L'Angelus di domenica è stata una poderosa sintesi della seconda enciclica di Giovanni Paolo II, la «Dives in misericordia» (ricco nella misericordia), caratteristica già del Dio del Vecchio Testamento alla quale Cristo dà il «significato definitivo» perché «non soltanto parla di essa e la spiega con l'uso di similitudini e di parabole, ma soprattutto egli stesso la incarna e la personifica. Egli stesso è, in un certo senso, la misericordia».
Papa Francesco l'ha detto con un'immagine molto familiare, evocando la «Madonna che ha avuto tra le sue braccia la Misericordia di Dio fatta uomo».
Papa Wojtyla dedicava un intero capitolo alla misericordia come fondamento della giustizia, Papa Bergoglio ha detto icasticamente: «Un po' di misericordia rende il mondo meno freddo e più giusto».
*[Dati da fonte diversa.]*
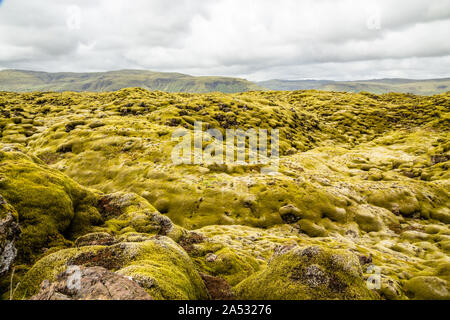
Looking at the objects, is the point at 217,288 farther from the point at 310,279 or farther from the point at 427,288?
the point at 427,288

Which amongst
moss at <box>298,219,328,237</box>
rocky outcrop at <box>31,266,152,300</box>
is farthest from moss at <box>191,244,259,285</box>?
moss at <box>298,219,328,237</box>

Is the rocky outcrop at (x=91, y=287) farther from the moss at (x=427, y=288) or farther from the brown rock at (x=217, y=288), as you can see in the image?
the moss at (x=427, y=288)

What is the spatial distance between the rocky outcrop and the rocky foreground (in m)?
0.04

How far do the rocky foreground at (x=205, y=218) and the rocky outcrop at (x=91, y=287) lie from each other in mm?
37

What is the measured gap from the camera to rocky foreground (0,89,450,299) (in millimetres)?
8727

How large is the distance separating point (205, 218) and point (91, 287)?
1935 cm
Giovanni Paolo II ricordava che «la misericordia in se stessa, come perfezione di Dio infinito, è anche infinita Nessun peccato umano prevale su questa forza e nemmeno la limita. Da parte dell'uomo può limitarla soltanto la mancanza di buona volontà, la mancanza di prontezza nella conversione e nella penitenza». E poi ancora: «La Chiesa vive una vita autentica, quando professa e proclama la misericordia Gran significato ha in questo ambito la costante meditazione della parola di Dio e, soprattutto, la partecipazione cosciente e matura all'Eucaristia e al sacramento della penitenza o riconciliazione».
Francesco l'ha riassunta così: «Chiediamo la grazia di non stancarci di chiedere perdono». Non ha presentato statistiche né lamentele sulla caduta della pratica del sacramento della penitenza, ha mostrato la certezza nella misericordia e la fiducia nella libertà dell'uomo.